## Saved data entries:
:::
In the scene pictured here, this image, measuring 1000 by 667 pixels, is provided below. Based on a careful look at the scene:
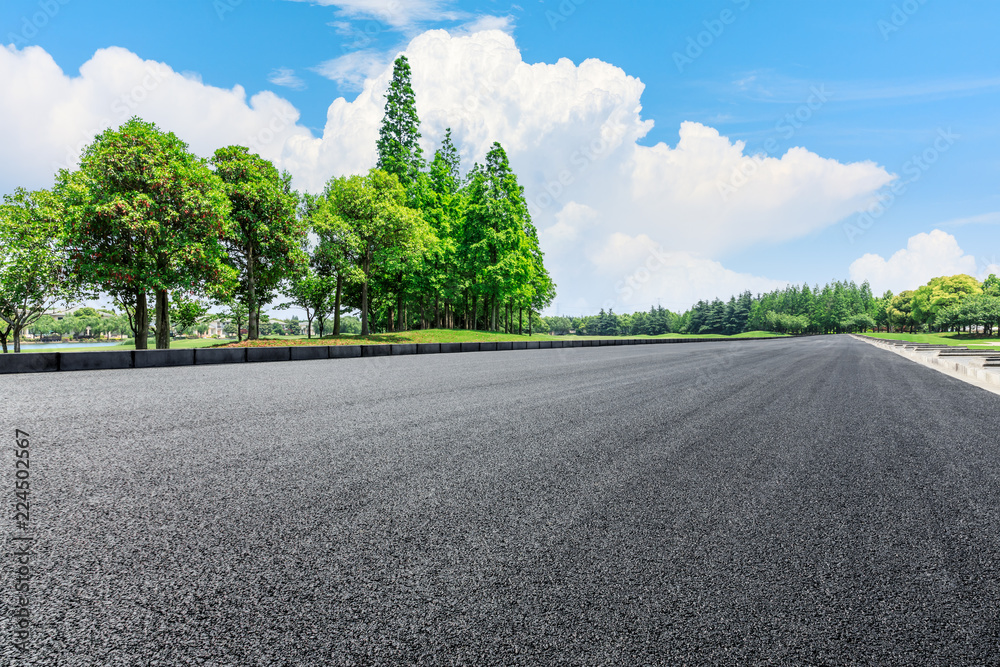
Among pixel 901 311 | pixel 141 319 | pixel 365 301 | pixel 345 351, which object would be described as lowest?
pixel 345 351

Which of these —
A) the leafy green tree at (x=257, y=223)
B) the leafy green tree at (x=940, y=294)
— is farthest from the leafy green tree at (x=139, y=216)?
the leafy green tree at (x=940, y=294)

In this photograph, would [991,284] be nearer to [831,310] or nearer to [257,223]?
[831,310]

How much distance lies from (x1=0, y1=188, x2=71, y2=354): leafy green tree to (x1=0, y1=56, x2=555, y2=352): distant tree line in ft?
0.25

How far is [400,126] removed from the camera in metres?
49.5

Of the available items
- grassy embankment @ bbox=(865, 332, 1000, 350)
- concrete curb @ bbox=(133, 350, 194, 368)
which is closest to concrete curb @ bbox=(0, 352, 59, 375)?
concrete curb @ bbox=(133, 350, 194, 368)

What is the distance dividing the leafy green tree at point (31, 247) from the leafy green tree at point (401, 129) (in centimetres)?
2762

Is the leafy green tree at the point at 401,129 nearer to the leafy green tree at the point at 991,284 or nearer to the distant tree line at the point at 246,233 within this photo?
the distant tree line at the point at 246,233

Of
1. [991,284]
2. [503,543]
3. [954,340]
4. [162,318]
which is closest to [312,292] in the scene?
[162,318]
:::
Copy out, word for word, the part of the records that opens with the line containing "How much distance" and runs through the end of the records.

## Final result:
How much distance lies from (x1=0, y1=188, x2=71, y2=354): leafy green tree to (x1=0, y1=56, x2=555, y2=352): distant tree line in ft?
0.25

How far is [400,126] removed from the camera in metres?
49.5

Of the available items
- grassy embankment @ bbox=(865, 332, 1000, 350)
- concrete curb @ bbox=(133, 350, 194, 368)
which is closest to concrete curb @ bbox=(0, 352, 59, 375)?
concrete curb @ bbox=(133, 350, 194, 368)

What is the distance dividing the leafy green tree at point (31, 247) from the leafy green tree at point (401, 129) (in centimetres)?
2762

Is the leafy green tree at the point at 401,129 nearer to the leafy green tree at the point at 991,284 or nearer to the distant tree line at the point at 246,233 within this photo?
the distant tree line at the point at 246,233

Of
1. [991,284]
2. [503,543]
3. [954,340]
4. [162,318]
which is closest to [312,292] in the scene?
[162,318]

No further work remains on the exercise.